A statistical performance simulator is developed to explore the impact of parameter variations on the maximum clock frequency (FMAX) and throughput distributions of multicore processors in a future 22 nm technology. The simulator captures the effects of die-to-die (D2D) and within-die (WID) transistor and interconnect parameter variations on critical path delays in a die. A key component of the simulator is an analytical multicore processor throughput model, which enables computationally efficient and accurate throughput calculations, as compared with cycle-accurate performance simulators, for single-threaded and highly parallel multi-threaded (MT) workloads. Based on microarchitecture designs from previous microprocessors, three multi-core processors with either small, medium, or large cores are projected for the 22 nm technology generation to investigate a range of design options. These three multi-core processors are optimized for maximum throughput within a constant die area. A traditional single-core processor is also scaled to the 22 nm technology to provide a baseline comparison. The salient contributions from this paper are: 1) product-level variation analysis for multi-core processors must focus on throughput, rather than just FMAX, and 2) multi-core processors are more variation tolerant than single-core processors due to the larger impact of memory latency and bandwidth on throughput. To elucidate these two points, statistical simulations indicate that multi-core and single-core processors with an equivalent total core area have similar FMAX distributions (mean degradation of 9% and standard deviation of 5%) for MT applications.
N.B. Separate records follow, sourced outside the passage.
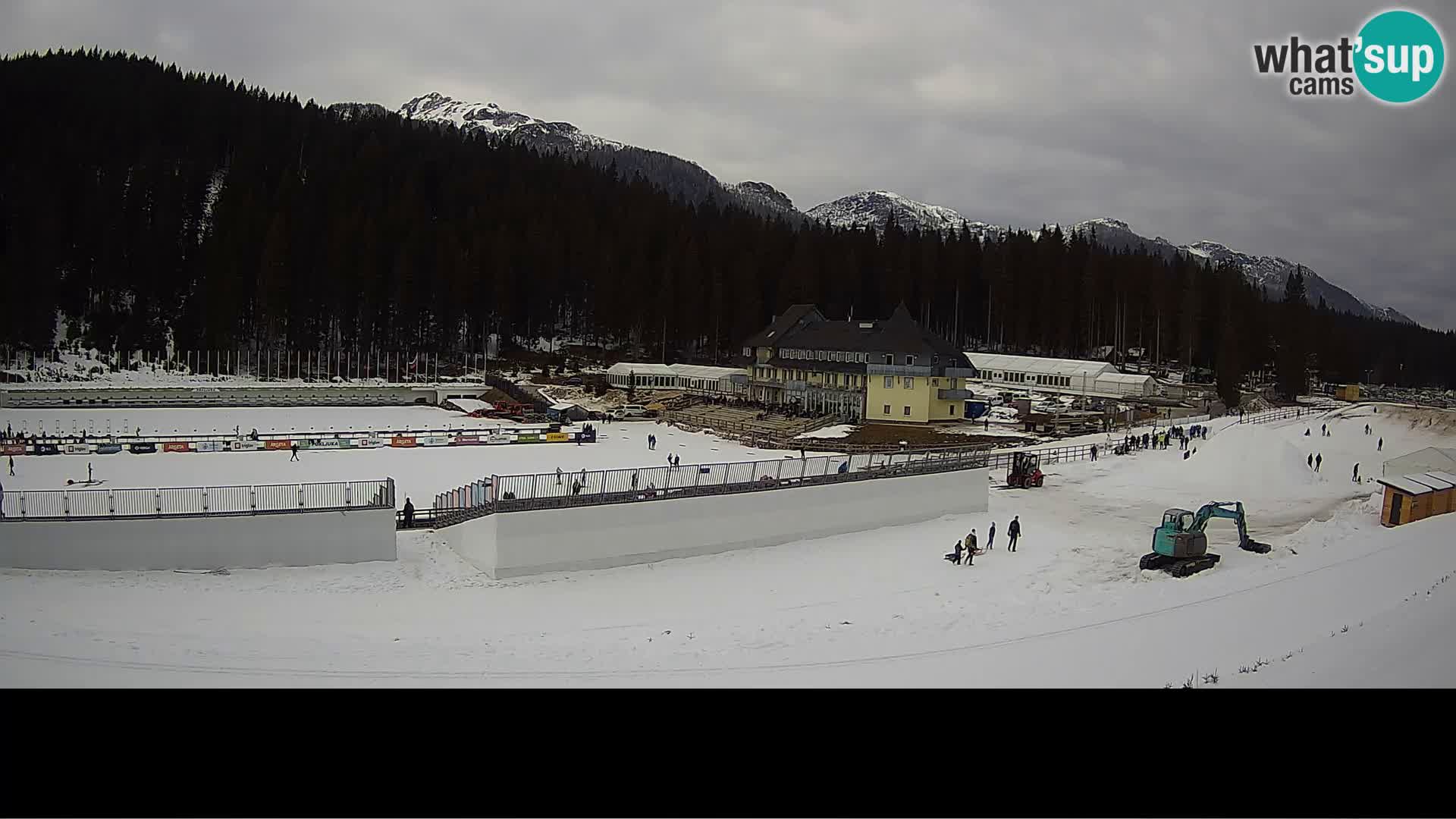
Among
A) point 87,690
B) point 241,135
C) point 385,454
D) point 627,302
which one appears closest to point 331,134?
point 241,135

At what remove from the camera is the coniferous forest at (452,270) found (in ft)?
216

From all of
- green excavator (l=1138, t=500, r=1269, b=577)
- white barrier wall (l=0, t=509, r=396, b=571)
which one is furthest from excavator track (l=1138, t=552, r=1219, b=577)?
white barrier wall (l=0, t=509, r=396, b=571)

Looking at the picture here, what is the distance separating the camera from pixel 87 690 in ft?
16.1

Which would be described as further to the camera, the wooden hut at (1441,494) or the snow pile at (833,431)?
the snow pile at (833,431)

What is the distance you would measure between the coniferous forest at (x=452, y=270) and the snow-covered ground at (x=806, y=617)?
4363 cm

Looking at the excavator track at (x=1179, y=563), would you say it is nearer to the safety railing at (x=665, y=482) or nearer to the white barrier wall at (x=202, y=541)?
the safety railing at (x=665, y=482)

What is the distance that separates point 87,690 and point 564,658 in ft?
27.9

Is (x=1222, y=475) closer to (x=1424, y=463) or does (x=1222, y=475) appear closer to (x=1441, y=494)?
(x=1424, y=463)

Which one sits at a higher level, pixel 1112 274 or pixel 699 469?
pixel 1112 274

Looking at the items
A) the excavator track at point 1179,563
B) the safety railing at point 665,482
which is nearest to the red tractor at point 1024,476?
the safety railing at point 665,482

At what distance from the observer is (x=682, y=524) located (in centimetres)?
1997

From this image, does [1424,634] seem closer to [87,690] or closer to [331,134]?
[87,690]

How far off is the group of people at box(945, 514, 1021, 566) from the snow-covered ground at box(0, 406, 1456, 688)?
0.30 m

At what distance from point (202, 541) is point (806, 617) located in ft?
37.1
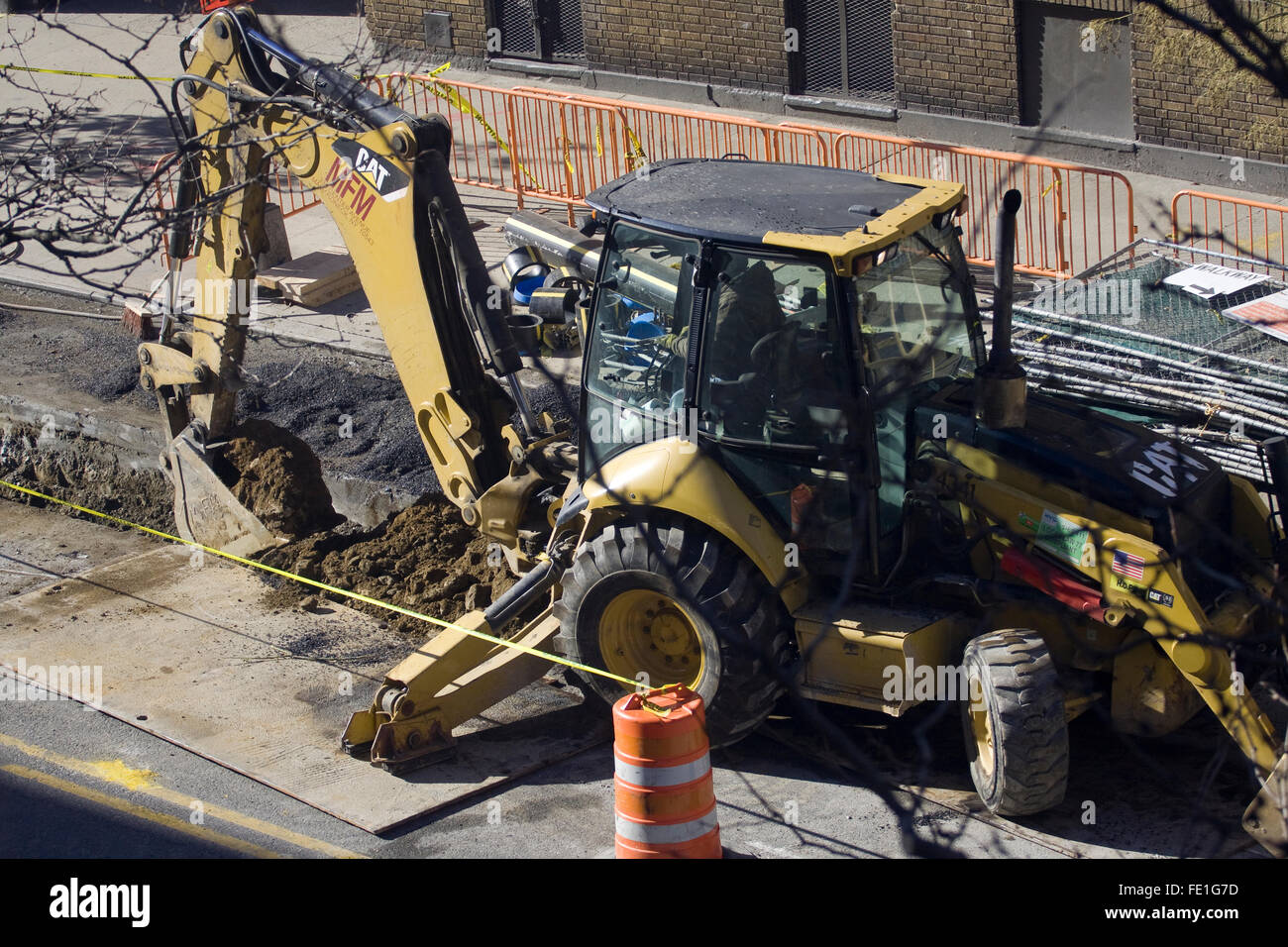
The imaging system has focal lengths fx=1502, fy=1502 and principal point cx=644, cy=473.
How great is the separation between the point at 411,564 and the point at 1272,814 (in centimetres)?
501

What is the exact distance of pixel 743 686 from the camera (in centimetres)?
680

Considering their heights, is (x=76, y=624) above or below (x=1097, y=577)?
below

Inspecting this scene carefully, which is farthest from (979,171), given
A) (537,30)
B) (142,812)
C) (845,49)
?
(142,812)

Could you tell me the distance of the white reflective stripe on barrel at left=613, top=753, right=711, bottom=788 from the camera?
239 inches

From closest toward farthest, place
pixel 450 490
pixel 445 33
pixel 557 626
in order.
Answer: pixel 557 626 → pixel 450 490 → pixel 445 33

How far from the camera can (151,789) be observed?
23.3ft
In contrast to single-core processors, memory latency and bandwidth constraints significantly limit the throughput dependency on FMAX in multi-core processors, thus reducing the throughput mean degradation and standard deviation by ∼50% for the small and medium core designs and by ∼30% for the large core design. This improvement in the throughput distribution indicates that multi-core processors could significantly reduce the product design and process development complexities due to parameter variations as compared to single-core processors, enabling faster time to market for high-performance microprocessor products.